■ **WORK TO DO**:
Decide whether each statement agrees with the forum reply about HTTPURLConnection.connect(), answering yes or no and quoting the deciding words: (a) the content gets copied during buffering; (b) the inetlib HTTP client has the caller pull the response data itself; (c) the implementation supports HTTP 1.1.

[Top][All Lists]
[Date Prev][Date Next][Thread Prev][Thread Next][Date Index][Thread Index]
Re: HTTPURLConnection.connect() buffers its entire input.
From: |
Chris Burdess |
Subject: |
Re: HTTPURLConnection.connect() buffers its entire input. |
Date: |
Fri, 9 Sep 2005 09:13:48 +0100 |
David Daney wrote:
It seems the the current implementation of HTTPURLConnection.connect()
buffers the entire response before returning.
Is that a correct analysis?
Yes.
This can be problematical if the content is larger than the heap. It
is even worse than that as it makes a copy of the content, so the
content can only be half as large as the heap.
Does anyone know the rational behind doing it this way?
Our implementation uses the inetlib HTTP client in order to leverage
numerous HTTP features such as chunked and compressed transfer-codings,
TLS, and HTTP 1.1.
The design of the inetlib HTTP client is based on callbacks. You
register a listener to receive notification of HTTP response data,
rather than pulling the data yourself. This leaves the client in proper
control of the stream and permits correct handling of HTTP persistent
connections (reuse of the same TCP connection for multiple HTTP
requests).

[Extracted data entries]

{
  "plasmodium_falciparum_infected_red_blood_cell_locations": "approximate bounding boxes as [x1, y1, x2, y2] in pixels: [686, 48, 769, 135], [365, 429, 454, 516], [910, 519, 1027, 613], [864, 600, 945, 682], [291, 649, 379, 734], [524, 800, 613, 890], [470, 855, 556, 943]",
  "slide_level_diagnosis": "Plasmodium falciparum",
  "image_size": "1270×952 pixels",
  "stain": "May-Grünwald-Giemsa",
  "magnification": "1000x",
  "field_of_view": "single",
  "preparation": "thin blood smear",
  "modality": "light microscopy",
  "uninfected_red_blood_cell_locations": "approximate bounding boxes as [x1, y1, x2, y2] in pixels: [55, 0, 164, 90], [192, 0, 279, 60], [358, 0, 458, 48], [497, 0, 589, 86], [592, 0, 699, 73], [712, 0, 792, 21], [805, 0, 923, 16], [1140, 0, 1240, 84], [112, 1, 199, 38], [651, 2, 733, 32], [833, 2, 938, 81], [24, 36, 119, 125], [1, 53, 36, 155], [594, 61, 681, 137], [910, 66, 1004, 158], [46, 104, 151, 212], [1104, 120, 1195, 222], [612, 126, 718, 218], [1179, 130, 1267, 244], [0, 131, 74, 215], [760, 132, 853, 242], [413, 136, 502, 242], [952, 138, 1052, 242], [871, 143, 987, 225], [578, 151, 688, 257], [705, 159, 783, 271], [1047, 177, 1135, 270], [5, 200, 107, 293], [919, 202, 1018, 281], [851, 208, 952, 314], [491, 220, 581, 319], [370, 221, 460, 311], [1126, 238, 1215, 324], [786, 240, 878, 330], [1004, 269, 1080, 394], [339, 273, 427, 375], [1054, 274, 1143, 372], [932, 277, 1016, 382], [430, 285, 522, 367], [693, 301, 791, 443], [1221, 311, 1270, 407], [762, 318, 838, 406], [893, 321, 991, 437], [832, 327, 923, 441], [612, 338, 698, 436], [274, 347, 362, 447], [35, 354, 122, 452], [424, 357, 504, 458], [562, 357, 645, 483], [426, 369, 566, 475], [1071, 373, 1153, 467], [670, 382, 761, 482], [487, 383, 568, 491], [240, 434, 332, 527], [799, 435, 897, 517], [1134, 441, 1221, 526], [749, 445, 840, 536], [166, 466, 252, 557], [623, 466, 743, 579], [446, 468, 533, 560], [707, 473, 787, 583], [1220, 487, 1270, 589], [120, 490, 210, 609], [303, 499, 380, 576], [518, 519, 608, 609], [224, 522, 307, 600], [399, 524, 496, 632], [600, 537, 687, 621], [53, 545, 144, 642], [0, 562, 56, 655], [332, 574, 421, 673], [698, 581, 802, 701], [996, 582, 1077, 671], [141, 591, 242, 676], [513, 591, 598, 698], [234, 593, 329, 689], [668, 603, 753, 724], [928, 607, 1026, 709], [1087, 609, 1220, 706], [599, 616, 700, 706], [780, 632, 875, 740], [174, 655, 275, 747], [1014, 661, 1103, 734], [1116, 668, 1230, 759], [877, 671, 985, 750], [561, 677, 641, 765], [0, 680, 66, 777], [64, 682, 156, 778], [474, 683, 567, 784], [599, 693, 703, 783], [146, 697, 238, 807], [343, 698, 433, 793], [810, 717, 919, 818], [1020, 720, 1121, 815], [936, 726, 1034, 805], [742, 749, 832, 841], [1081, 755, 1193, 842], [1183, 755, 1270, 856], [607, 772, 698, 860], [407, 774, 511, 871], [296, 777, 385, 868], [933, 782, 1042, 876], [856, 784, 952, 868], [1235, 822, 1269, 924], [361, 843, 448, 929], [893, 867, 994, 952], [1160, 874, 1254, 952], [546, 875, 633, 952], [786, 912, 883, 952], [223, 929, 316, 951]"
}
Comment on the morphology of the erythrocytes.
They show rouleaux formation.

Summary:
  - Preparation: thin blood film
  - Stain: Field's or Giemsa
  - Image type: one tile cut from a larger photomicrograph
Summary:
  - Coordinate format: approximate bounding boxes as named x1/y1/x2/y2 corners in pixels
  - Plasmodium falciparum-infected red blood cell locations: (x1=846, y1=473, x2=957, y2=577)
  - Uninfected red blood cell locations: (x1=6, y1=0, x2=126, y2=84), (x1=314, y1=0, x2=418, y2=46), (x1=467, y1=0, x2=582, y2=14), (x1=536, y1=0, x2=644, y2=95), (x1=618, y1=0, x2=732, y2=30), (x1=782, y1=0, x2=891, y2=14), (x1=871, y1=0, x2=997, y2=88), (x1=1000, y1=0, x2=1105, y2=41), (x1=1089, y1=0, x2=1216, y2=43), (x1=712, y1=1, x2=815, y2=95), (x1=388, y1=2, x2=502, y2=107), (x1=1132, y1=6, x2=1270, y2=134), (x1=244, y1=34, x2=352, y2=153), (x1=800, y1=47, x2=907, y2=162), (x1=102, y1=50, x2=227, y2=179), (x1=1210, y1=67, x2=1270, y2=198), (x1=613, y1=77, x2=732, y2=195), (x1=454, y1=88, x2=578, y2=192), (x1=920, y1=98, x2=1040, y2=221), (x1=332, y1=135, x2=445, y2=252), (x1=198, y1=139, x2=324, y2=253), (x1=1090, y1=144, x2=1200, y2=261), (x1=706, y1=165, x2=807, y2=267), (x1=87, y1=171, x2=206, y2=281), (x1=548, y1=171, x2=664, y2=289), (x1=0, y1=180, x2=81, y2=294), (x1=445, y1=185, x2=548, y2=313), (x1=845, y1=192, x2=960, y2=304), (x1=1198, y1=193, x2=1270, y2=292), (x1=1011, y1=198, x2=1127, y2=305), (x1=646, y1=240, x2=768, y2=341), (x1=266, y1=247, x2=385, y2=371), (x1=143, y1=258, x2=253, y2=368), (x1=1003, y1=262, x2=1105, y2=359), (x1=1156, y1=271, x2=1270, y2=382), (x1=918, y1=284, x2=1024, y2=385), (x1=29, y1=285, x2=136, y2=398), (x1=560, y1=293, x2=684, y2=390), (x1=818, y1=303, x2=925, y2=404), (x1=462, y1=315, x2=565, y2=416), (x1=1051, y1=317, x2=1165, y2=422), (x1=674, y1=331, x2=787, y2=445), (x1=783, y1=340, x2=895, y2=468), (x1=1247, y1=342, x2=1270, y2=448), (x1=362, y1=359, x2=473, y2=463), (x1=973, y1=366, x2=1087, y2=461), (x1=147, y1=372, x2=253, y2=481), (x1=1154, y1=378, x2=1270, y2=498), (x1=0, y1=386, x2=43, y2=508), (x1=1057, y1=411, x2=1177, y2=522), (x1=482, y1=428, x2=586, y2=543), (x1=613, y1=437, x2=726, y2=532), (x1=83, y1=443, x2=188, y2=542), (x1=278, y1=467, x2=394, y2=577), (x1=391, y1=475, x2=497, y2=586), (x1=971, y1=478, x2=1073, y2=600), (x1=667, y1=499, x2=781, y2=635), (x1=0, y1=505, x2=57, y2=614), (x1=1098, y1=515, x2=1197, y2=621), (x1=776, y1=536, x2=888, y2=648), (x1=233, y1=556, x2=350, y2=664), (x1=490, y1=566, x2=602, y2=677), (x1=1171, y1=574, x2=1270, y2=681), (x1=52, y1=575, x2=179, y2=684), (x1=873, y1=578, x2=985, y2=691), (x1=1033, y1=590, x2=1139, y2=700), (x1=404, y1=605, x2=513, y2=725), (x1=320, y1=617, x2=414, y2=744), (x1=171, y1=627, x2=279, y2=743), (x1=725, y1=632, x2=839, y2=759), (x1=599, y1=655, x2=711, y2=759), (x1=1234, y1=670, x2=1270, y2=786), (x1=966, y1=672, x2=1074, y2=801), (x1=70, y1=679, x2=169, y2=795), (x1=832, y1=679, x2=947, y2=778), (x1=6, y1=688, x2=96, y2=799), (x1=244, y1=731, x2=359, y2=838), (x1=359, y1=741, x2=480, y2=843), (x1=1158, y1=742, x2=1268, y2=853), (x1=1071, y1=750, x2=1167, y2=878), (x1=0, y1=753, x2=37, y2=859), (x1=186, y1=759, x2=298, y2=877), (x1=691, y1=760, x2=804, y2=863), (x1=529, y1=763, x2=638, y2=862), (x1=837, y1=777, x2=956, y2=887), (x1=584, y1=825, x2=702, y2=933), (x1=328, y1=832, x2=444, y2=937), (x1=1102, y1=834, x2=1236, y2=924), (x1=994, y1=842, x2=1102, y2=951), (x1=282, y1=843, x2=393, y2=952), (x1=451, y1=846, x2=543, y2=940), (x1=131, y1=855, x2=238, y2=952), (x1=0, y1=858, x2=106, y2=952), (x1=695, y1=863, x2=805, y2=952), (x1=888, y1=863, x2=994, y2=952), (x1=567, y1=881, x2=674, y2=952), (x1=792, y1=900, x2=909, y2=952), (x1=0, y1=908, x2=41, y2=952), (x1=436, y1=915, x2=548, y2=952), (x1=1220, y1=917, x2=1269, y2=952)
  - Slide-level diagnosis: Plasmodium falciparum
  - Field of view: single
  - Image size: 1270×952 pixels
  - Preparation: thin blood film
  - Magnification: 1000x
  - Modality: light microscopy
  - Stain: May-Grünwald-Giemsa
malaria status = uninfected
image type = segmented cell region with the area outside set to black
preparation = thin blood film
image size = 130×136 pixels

■ **OUTPUT FOR THIS EXERCISE**:
(a) Yes: "it makes a copy of the content"
(b) No: "You register a listener to receive notification of HTTP response data, rather than pulling the data yourself."
(c) Yes: "TLS, and HTTP 1.1."